■ Exercise data:
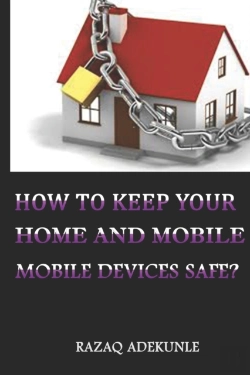 Bertrand.pt - How To Keep Your Home And Mobile Devices Safe?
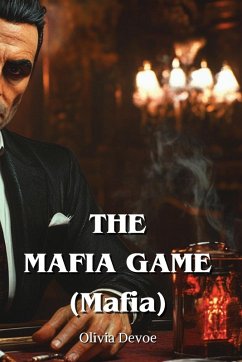 THE MAFIA GAME (Mafia) - Devoe, Olivia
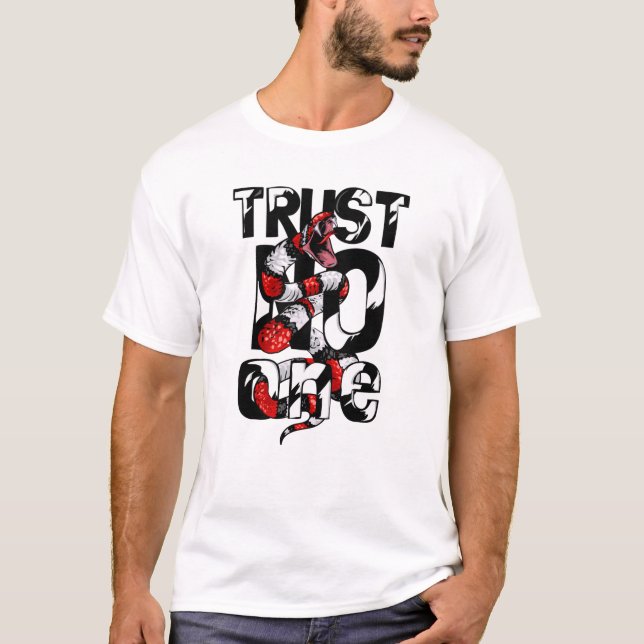 Trust nobody but me snake trust no one T-Shirt (Front)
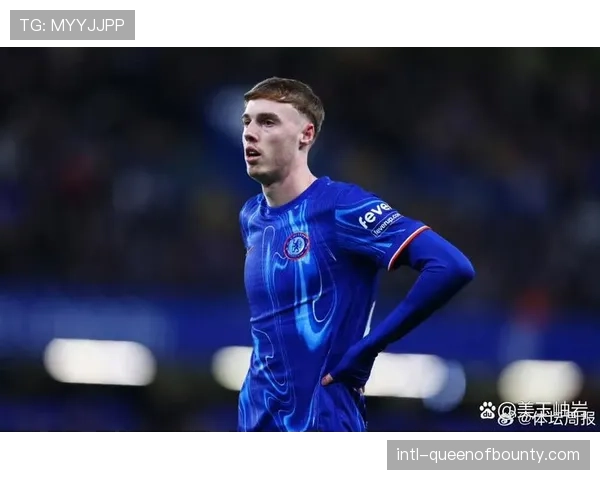 切尔西换帅后三连胜，帕尔默缺席下新星扛旗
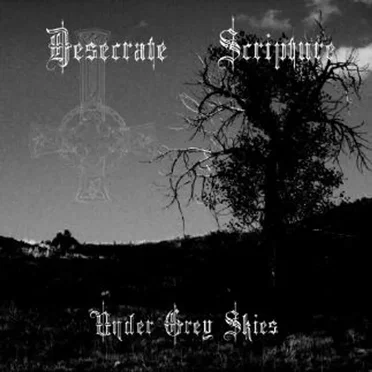 Under Grey Skies by Desecrate Scripture - album cover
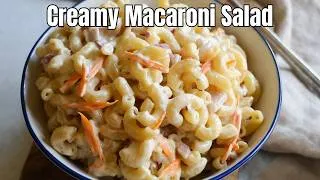 Thumbnail: Creamy Macaroni Salad Recipe Everyone Is Talking About!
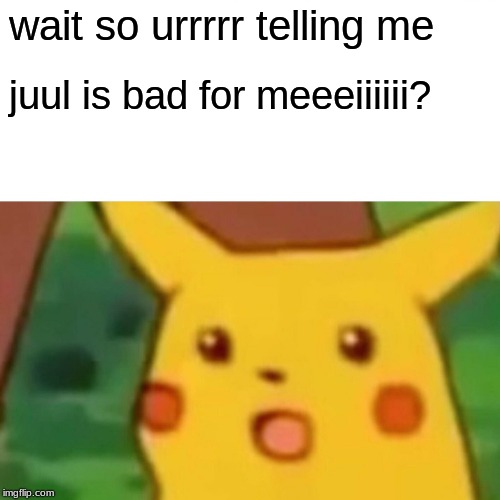 Surprised Pikachu Meme | wait so urrrrr telling me; juul is bad for meeeiiiiii? | image tagged in memes,surprised pikachu | made w/ Imgflip meme maker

■ Job item: Swap "album cover" for "cover art" in the lines from the start of the material up to and including the line that contains "Thumbnail: Creamy Macaroni", leaving everything else unchanged. Return only those lines, without the pictures.

■ Task response:
 Bertrand.pt - How To Keep Your Home And Mobile Devices Safe?
 THE MAFIA GAME (Mafia) - Devoe, Olivia
 Trust nobody but me snake trust no one T-Shirt (Front)
 切尔西换帅后三连胜，帕尔默缺席下新星扛旗
 Under Grey Skies by Desecrate Scripture - cover art
 Thumbnail: Creamy Macaroni Salad Recipe Everyone Is Talking About!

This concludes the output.